I was thinking for example, in functional analysis, we can talk about a Banach space $E$ and it's dual space $E^{*}$ with it's $w^{*}$-topology. In the special case that $E$ is infinite dimensional and reflexive, we can say that the $w^{*}$-topology in $E^{*}$ is the same as the weak topology. I also know that because $E^{*}$ must be infinite dimensional, we have that $S := \{\phi \in E^{*} : \left \| \phi \right \| = 1 \}$ has its topological closure equal to $B_{E^{*}}:=\{ \phi \in E^{*} : \left \| \phi \right \| \leq 1 \}$ in the weak topology. What is more, $B_{E^{*}}$ is compact in the $w*$-topology (which is the same as the weak topology) by Banach-Alaoglu theorem (one can argue the same thing saying that $E^{*}$ is also reflexive), but by Eberlein–Šmulian theorem it is sequentially compact. I would like to know if this implies that, because I have a net of elements in $S$ converging to $0$ weakly, this implyies that there is a sequence of elements in $S$ converging to $0$ weakly.
I have the feeling that sequential compactness doesn't imply that.

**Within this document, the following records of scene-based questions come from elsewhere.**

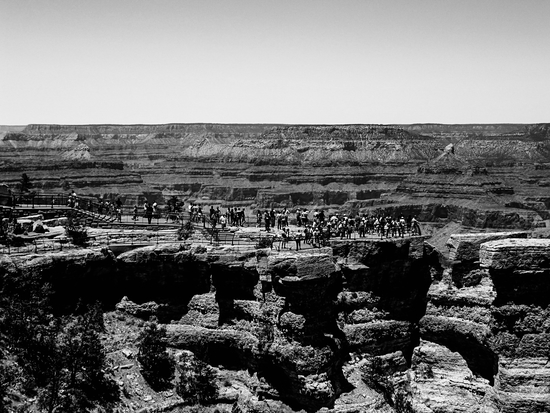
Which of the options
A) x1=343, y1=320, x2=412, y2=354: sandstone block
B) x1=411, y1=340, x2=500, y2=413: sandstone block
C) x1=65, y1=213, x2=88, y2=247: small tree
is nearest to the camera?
x1=411, y1=340, x2=500, y2=413: sandstone block

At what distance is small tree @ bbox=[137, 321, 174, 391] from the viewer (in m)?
36.7

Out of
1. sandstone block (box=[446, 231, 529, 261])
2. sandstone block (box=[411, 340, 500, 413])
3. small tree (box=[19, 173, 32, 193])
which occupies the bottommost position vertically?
sandstone block (box=[411, 340, 500, 413])

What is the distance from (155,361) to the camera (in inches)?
1452

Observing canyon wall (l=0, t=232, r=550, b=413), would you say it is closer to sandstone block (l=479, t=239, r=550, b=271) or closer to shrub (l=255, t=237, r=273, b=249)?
sandstone block (l=479, t=239, r=550, b=271)

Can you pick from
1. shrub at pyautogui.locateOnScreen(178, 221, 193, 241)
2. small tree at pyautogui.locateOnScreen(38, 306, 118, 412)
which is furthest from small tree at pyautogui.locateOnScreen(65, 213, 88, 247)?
small tree at pyautogui.locateOnScreen(38, 306, 118, 412)

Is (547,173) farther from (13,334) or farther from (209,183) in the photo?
(13,334)

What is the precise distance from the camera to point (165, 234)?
45562mm

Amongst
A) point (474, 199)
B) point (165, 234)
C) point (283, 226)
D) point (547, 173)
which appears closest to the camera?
point (165, 234)

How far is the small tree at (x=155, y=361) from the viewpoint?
3666 centimetres

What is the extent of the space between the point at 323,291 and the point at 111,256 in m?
11.7

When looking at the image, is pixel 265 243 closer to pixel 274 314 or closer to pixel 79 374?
pixel 274 314

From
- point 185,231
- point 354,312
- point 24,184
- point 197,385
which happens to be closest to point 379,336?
point 354,312

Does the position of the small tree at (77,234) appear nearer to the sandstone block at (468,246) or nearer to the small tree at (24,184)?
the sandstone block at (468,246)

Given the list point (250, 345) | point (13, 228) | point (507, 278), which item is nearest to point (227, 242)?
point (250, 345)
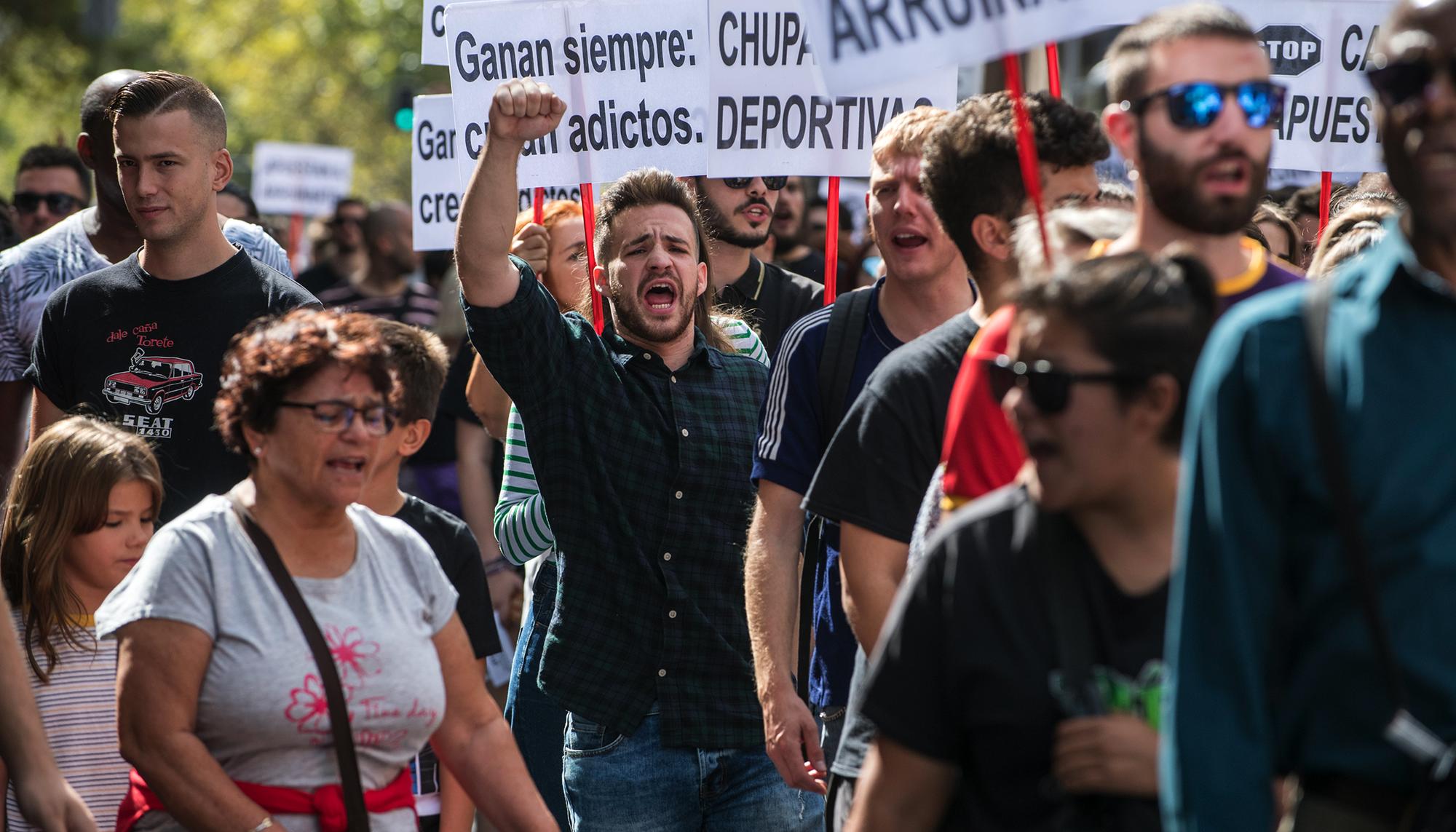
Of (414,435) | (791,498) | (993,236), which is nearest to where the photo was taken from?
(993,236)

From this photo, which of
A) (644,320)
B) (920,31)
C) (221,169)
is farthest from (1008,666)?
(221,169)

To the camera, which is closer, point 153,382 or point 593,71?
point 153,382

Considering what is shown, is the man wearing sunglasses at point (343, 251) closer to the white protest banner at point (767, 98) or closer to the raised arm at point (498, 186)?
the white protest banner at point (767, 98)

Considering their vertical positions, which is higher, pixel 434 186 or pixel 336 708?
pixel 434 186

Probably because this is similar to say that every infinite dimensional reflexive space has Schur's property, which is not true, for example, if we take an infinite dimensional separable hillbert space $H$ (in particular reflexive), because then it's dual is separable and infinite dimensional which implies (exercise) that $H$ doesn't have Shur's property.
A counterexample is the ordinal space $\omega_1+1$. This is sequentially compact, since every sequence either has a constant subsequence or else is bounded below $\omega_1$ and so has a convergent subsequence. But the identity net on $\omega_1$ converges to $\omega_1$, and no countable subset forms a sequence converging to $\omega_1$.